→ Your task:
Count how many lines of the records contain the word "camera", and reply with that number alone.

→ Exercise input:
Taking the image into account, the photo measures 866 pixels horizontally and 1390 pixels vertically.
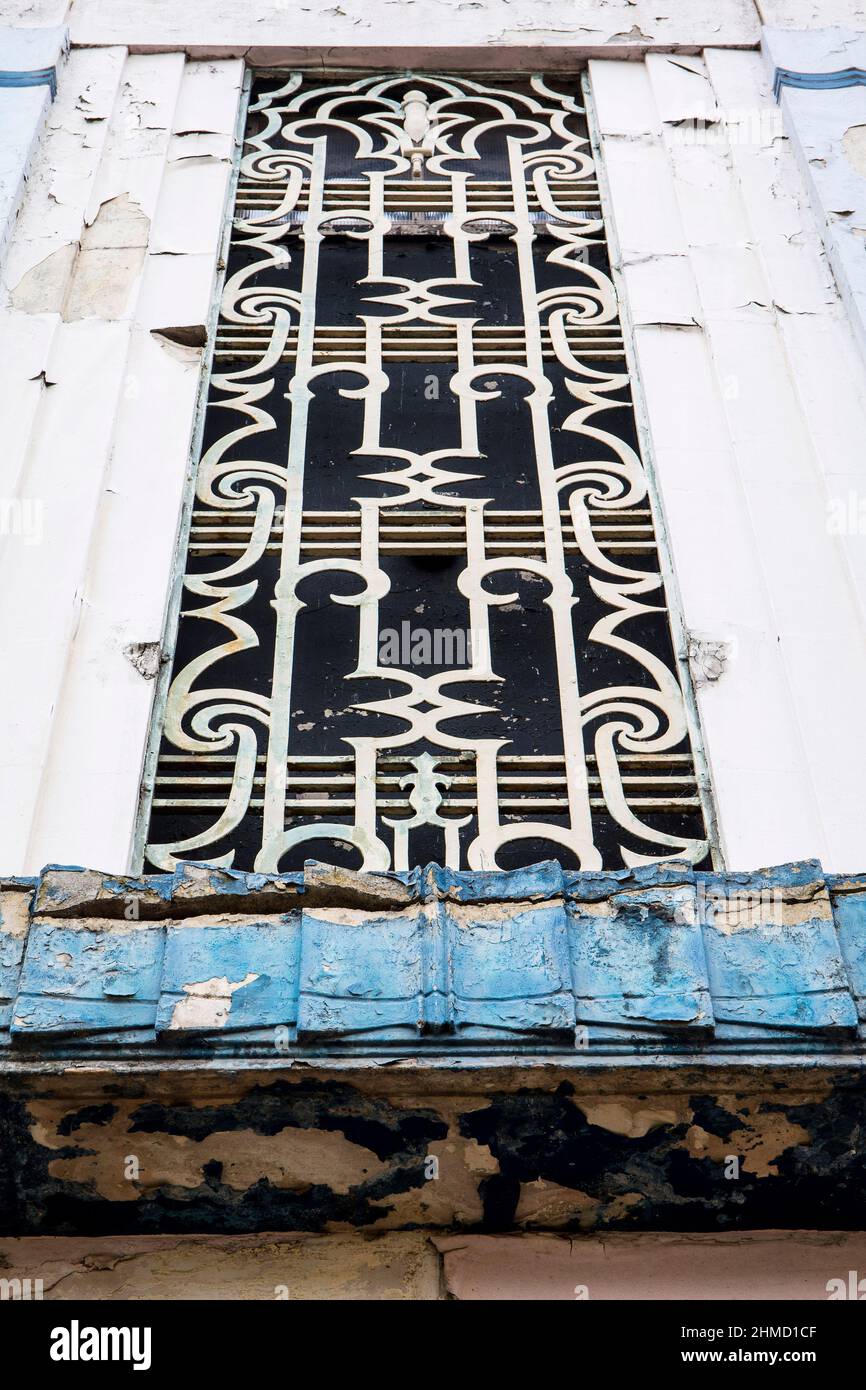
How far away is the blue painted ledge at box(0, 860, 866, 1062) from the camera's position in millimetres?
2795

...

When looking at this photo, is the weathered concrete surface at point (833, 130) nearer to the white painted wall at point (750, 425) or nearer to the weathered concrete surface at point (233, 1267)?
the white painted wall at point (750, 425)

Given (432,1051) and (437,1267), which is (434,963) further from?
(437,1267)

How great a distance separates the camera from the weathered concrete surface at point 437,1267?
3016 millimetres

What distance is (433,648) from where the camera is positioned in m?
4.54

→ Full answer:
3